By Erica Madison
On April 23, 2012, Planning Manager Andrew Thomas revealed a flaw in California’s new green plan for the Bay Area.
In an effort to reduce greenhouse gases, California passed the Sustainable Communities Strategy—Senate Bill 375(SCS). The bill’s author, which was passed in 2009, believes building homes closer to core job cities such as San Francisco, Oakland and San Jose will reduce travel time, which will in turn reduce greenhouses gasses. The goal is to reduce reliance on automobile transportation over a 30-year period.
The Association of Bay Area Governments (ABAG) and the Metropolitan Transportation Commission (MTC) has put together a strategy called Plan Bay Area. These two groups have been in charge of implementing the strategy of the SCS for the Bay Area. Their goal is to encourage Bay Area cities to amend their land use plans to allow for the construction of more housing and transportation for people working in the San Francisco and Oakland areas.
Although Senate Bill 375 doesn’t require any city to participate, they are dangling financial incentives such as money for housing and transportation. However, the Alameda Planning board isn’t too confident this plan will work.
The first problem with the plan is that more housing doesn’t equal shorter commutes.
“We need more factual information. Building a bunch of houses together doesn’t mean people will move closer to where they work. I’m a skeptic,” Planning Board President Lorre Zuppan said.
The second part of the bill promises to bring more jobs to the area. They predict 12,069 jobs will be added in Alameda. However, over the last twenty years, Alameda has only been losing jobs. According to the Planning Board staff, Alameda is “Housing Rich and Job poor”.
“This strategy won’t create jobs for Alameda, but it will increase the ratio of jobs to housing,” Planning Manager Andrew Thomas said.

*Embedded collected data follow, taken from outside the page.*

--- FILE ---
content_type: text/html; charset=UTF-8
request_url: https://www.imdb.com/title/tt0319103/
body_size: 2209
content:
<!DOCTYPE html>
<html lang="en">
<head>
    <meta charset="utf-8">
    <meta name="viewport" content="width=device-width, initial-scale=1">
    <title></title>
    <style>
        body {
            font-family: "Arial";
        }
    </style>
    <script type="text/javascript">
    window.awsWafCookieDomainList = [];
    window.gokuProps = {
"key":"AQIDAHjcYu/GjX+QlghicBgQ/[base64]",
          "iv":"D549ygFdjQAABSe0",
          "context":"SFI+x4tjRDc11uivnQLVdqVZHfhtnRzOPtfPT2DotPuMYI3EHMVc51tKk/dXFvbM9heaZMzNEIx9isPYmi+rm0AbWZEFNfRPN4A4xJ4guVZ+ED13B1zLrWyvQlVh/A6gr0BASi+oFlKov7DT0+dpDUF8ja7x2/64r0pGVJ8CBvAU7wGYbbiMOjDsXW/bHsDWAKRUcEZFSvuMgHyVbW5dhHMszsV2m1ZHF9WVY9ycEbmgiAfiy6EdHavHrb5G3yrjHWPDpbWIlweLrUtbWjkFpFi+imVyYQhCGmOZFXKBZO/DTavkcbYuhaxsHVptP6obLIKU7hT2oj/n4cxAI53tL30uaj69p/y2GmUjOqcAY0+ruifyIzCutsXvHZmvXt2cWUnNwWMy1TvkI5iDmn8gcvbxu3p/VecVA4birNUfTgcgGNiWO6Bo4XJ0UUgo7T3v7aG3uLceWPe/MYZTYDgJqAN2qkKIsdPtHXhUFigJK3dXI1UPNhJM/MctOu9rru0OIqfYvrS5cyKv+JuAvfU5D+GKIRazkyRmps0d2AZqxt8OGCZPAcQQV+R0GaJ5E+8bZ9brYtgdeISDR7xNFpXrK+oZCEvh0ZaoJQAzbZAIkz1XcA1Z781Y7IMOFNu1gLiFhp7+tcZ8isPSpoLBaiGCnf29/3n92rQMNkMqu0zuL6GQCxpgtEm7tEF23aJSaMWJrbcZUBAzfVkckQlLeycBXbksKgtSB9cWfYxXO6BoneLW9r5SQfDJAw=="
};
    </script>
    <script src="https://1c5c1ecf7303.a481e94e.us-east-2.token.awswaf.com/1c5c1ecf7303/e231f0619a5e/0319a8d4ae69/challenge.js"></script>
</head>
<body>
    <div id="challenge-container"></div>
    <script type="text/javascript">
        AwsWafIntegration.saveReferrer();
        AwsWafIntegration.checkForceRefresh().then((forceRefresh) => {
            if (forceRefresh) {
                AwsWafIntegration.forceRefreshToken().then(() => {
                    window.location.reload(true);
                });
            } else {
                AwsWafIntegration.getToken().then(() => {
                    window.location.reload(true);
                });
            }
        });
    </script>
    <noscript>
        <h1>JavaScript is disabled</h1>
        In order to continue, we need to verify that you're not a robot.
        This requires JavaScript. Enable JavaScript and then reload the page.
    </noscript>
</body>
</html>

If Alameda amends its land use plan they will be amending plans for the North Waterfront, Alameda Landing, and Alameda Point. But before this can happen, Alameda needs to know where the funding is coming from. Planning Board Manager Andrew Thomas pointed out Alameda’s redevelopment funds are dwindling.

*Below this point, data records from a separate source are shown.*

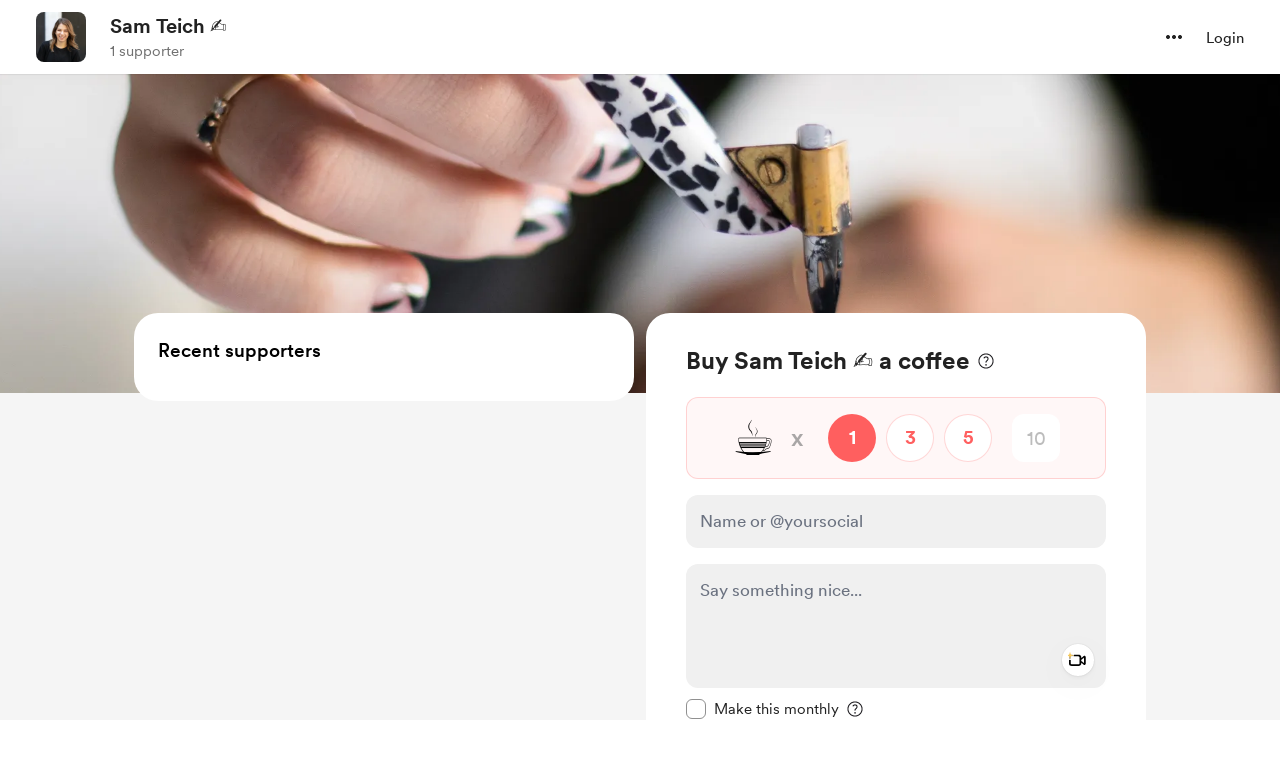

--- FILE ---
content_type: application/javascript
request_url: https://cdn.buymeacoffee.com/static/prod/11.3.9/build/assets/HeartIcon-e9525213.js
body_size: 38
content:
import{o as t,c as l,a,n as s}from"./app-faee6f7e.js";const C=["width","height"],o={__name:"HeartIcon",props:{fillClass:{default:"fill-pageTheme"},width:{default:"21"},height:{default:"20"}},setup(e){return(i,h)=>(t(),l("svg",{width:e.width,height:e.height,viewBox:"0 0 21 20",fill:"none",xmlns:"http://www.w3.org/2000/svg"},[a("path",{class:s(e.fillClass),d:"M10.1208 19.3216L8.65325 18.0059C6.94959 16.4709 5.54111 15.1468 4.42783 14.0335C3.31455 12.9202 2.42898 11.9208 1.77113 11.0352C1.11328 10.1497 0.653632 9.33578 0.392179 8.59359C0.130726 7.8514 0 7.09234 0 6.31642C0 4.73083 0.53134 3.4067 1.59402 2.34402C2.6567 1.28134 3.98083 0.75 5.56642 0.75C6.44355 0.75 7.27851 0.935547 8.0713 1.30664C8.86409 1.67774 9.54725 2.20064 10.1208 2.87536C10.6943 2.20064 11.3774 1.67774 12.1702 1.30664C12.963 0.935547 13.798 0.75 14.6751 0.75C16.2607 0.75 17.5848 1.28134 18.6475 2.34402C19.7102 3.4067 20.2415 4.73083 20.2415 6.31642C20.2415 7.09234 20.1108 7.8514 19.8493 8.59359C19.5879 9.33578 19.1282 10.1497 18.4704 11.0352C17.8125 11.9208 16.927 12.9202 15.8137 14.0335C14.7004 15.1468 13.2919 16.4709 11.5883 18.0059L10.1208 19.3216Z",fill:"#23549F"},null,2)],8,C))}};export{o as _};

Since San Francisco, Oakland and San Jose have been identified as the key job producing areas, most of the money the state is promising for housing and transportation will go to these areas.
“Alameda can accommodate some the regional growth, but the state needs to step up. Housing won’t happen without additional funding,” Thomas said.

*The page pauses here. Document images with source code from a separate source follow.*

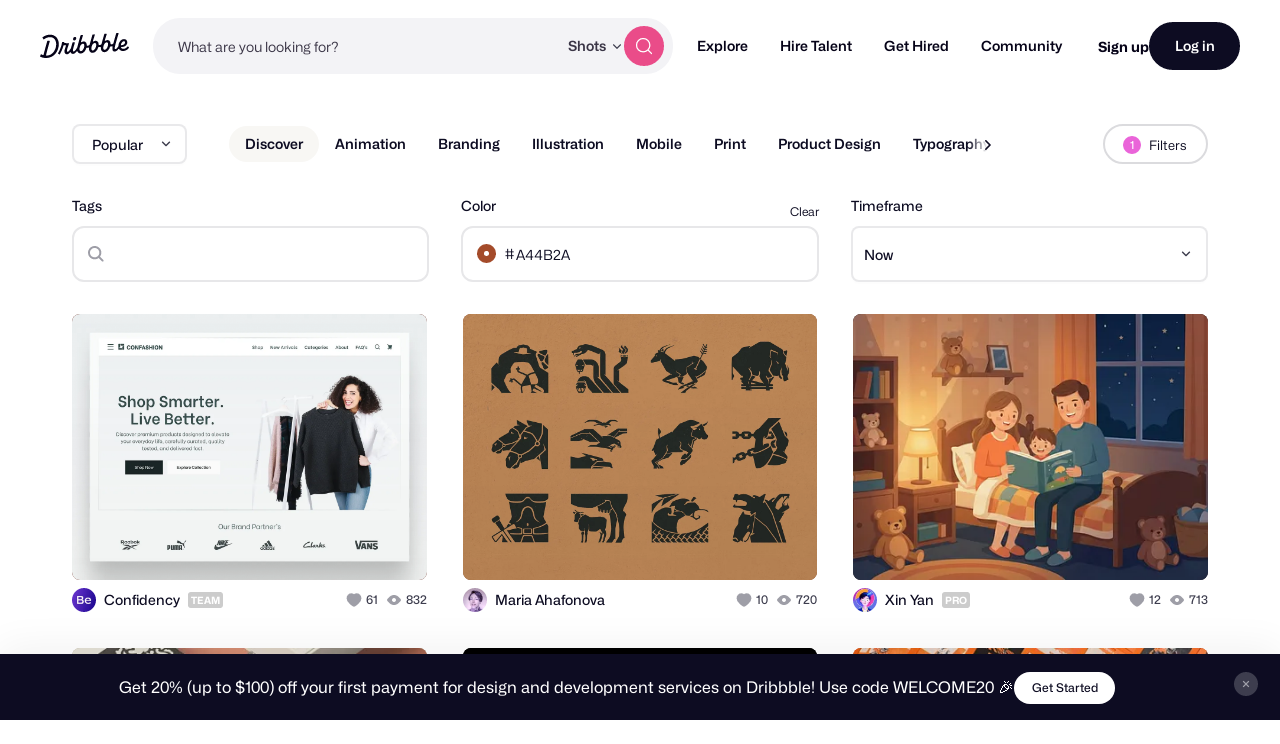

--- FILE ---
content_type: application/javascript
request_url: https://cdn.dribbble.com/assets/vite/assets/file-upload-af359e3e.js
body_size: 2116
content:
import{a as c}from"./index-ec1be37d.js";import{b as p,g as E,c as D,d as f,e as L,f as w}from"./axios_helper-7e964c2e.js";import{d as b}from"./string-5478061d.js";const A=(e,t)=>{const a=e instanceof Error?e.toString():e;let o="";return t&&(t instanceof Error||typeof t=="string")&&(o=`
${t.toString()}`),new Error(`${a}${o}`)},_=["image/jpg","image/jpeg","image/pjpeg","image/png","image/apng","image/x-png","image/gif","image/webp"],u=["video/mp4","video/quicktime","video/webm"],U=u;[..._,...u];const d=(e,t=!0,a=!1,o=!1)=>({dimensions:{maxHeight:16e3,maxWidth:16e3,minHeight:o?50:300,minWidth:o?50:400},maxFileSize:10485760,maxVideoFileSize:a?104857600:20971520,mediaConstraints:{...t&&{animation:{exactDimensions:["400x300","800x600","1600x1200"]}},video:{aspectRatio:t}},permittedMimeTypes:[..._,...e?u:[]]}),x={maxFileSize:104857600},S=e=>e?8:1,y=e=>e?5:1,N=async(e=!1,t="default")=>{var a;try{const o=await c.get("/client_app/js_config/direct_upload",{params:{kind:t,...e&&{is_job:e}}}),i=(a=o.data)==null?void 0:a.data;if(!i)throw new Error(`Metadata not found: ${JSON.stringify(o)}`);return i}catch(o){throw A("Getting direct upload meta data failed",o)}},O=({uploadComplete:e,uploadFailed:t,bytesUploaded:a=0,bytesTotal:o=1})=>{let i=0;return!e&&!t&&(i=a/o*100),i},z=({error:e,fileName:t,context:a,isPro:o,isVideoIntroductions:i,isAvatar:n,maxFileSize:r})=>{let s="";switch(e instanceof Error?e.message:e){case"INVALID_MAX_FILES":o?(a==="media"&&(s=`Whoa, there! That's a lot of files. You can only upload ${S(o)} per shot.`),a==="downloads"&&(s=`Whoa, there! That's a lot of files. You can only upload ${y(o)} downloads per shot.`)):s='Upgrade to Pro to add more than one image to a shot! <a href="/pro" target="_blank">Go Pro</a>';break;case"INVALID_MAX_VIDEO_FILE_SIZE":s=`Your file needs to be under ${p(d(o,!0,i).maxVideoFileSize)}`;break;case"INVALID_MAX_FILE_SIZE":a==="media"&&(s=`Your file needs to be under ${p(r||d(o).maxFileSize)}`),a==="downloads"&&(s=`Your file needs to be under ${p(r||x.maxFileSize)}`);break;case"INVALID_MAX_DIMENSIONS":s=`Your file's dimensions should be no more than ${d(o).dimensions.maxWidth}x${d(o).dimensions.maxHeight}.`;break;case"INVALID_MAX_FILE_DURATION":s="Your video duration can't be longer than 60 seconds.";break;case"INVALID_MIN_DIMENSIONS":s=`Go big or go home. Your file's dimensions should be at least ${d(o,!0,!1,n).dimensions.minWidth}x${d(o,!0,!1,n).dimensions.minHeight}.`;break;case"INVALID_EXACT_FILE_RATIO":s="Your file is not in a 4:3 aspect ratio.";break;case"INVALID_EXACT_FILE_DIMENSIONS":s="Your animated file must be 400x300, 800x600, or 1600x1200.";break;case"INVALID_FILE_TYPES":s="We don't support this file type";break;case"INVALID_VIDEO_FILE":s='Upgrade to Pro to upload videos. <a href="/pro" target="_blank">Go Pro</a>';break;case"FILE_CORRUPT":s="Your file appears to be corrupted.";break;case"UNKNOWN":case"UPLOAD_FAILED":default:s="Uh oh! Something went wrong with the upload. Please try again."}Dribbble.EventBus.$emit("siteNotifications:add",{message:s,title:t||"Upload error"})},T=e=>{const t=e.split("/");return t.slice(t.length-2).join("/")},$=async({file:e,generatePreviews:t})=>{const a=E(e);let o;e.name?o=e.name:a.split("/")[0]==="image"?o=`${a.split("/")[0]}.${a.split("/")[1]}`:o="noname";const i=Number.isFinite(e.size)?e.size:null,n=f(o).extension||null;if(!i||!n)throw new Error("FILE_CORRUPT");let r={source:e.source||"",id:L(),name:o,extension:f(o).extension||"",type:a,data:e,progress:{bytesUploaded:0,bytesTotal:0,uploadComplete:!1,uploadStarted:!1},size:i,sizeReadable:p(i),remote:e.remote||""};return t&&(r={...r,keepOriginal:!1,croppedDetails:{},previewCropped:null,preview:null,isSelected:!1}),r},C=(e,t)=>{const a=w(e.type);return new Promise((o,i)=>{t.permittedMimeTypes&&(t.permittedMimeTypes.some(r=>r===e.type)||i(a==="video"?new Error("INVALID_VIDEO_FILE"):new Error("INVALID_FILE_TYPES"))),a==="video"&&t.maxVideoFileSize!==void 0?e.size>t.maxVideoFileSize&&i(new Error("INVALID_MAX_VIDEO_FILE_SIZE")):t.maxFileSize!==void 0&&e.size>t.maxFileSize&&i(new Error("INVALID_MAX_FILE_SIZE")),o()})},Y=async({file:e,uploadMetaData:t=null,onInit:a=()=>{},onProgress:o=()=>{},onSuccess:i=()=>{},kind:n,maxFileSize:r})=>{const I=c.CancelToken.source();a({file:e,uploadCancelTokenSource:I}),t=t||await N(!1,n);const{s3Url:g,s3FormData:h}=t;if(!t)throw new Error("UPLOAD_FAILED");if(e.size>(r||d().maxFileSize))throw new Error("INVALID_MAX_FILE_SIZE");const F={headers:{"Content-Type":E(e)},timeout:3e5,cancelToken:I.token,onUploadProgress:({total:l=1,loaded:m=0})=>{o({file:e,progressPercent:m/l*100})}};try{const l=await c.post(g,D(e,h),F),m=b(l.data.match(/<Key>(.*?)<\/Key>/)[1]);if(!m)throw new Error("UPLOAD_FAILED");i({file:e,s3Url:g,s3FileDetailsId:T(m),s3FullUrl:`${g}/${m}`})}catch(l){if(!c.isCancel(l))throw new Error("UPLOAD_FAILED")}};export{N as a,O as b,C as c,T as d,d as e,$ as f,z as g,U as p,Y as u};
//# sourceMappingURL=file-upload-af359e3e.js.map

Alameda Planning Staff has worked with ABAG and MTC to make amendments to their Plan Bay Area proposal that would better reflect Alameda, but they are still unhappy with the progress that has been made over the last year. In a recent letter the staff wrote: “Alameda staff has and continues to argue that Alameda’s ability to accommodate new housing largely depends on the ability of the region (MTC) and the State of California’s ability to fund major improvements to the transportation system.”
Since May 2011 the Planning Board says they still have not received a commitment to fund transportation at the North Waterfront, Alameda Landing, and Alameda Point.
“All these sites require major investment. We can zone for housing if we can provide transportation structure and financing for building the houses and money for storm drains and sewers,” Thomas said.
Alameda will have to wait and see if it is feasible to be a part of the Sustainable Communities Strategy.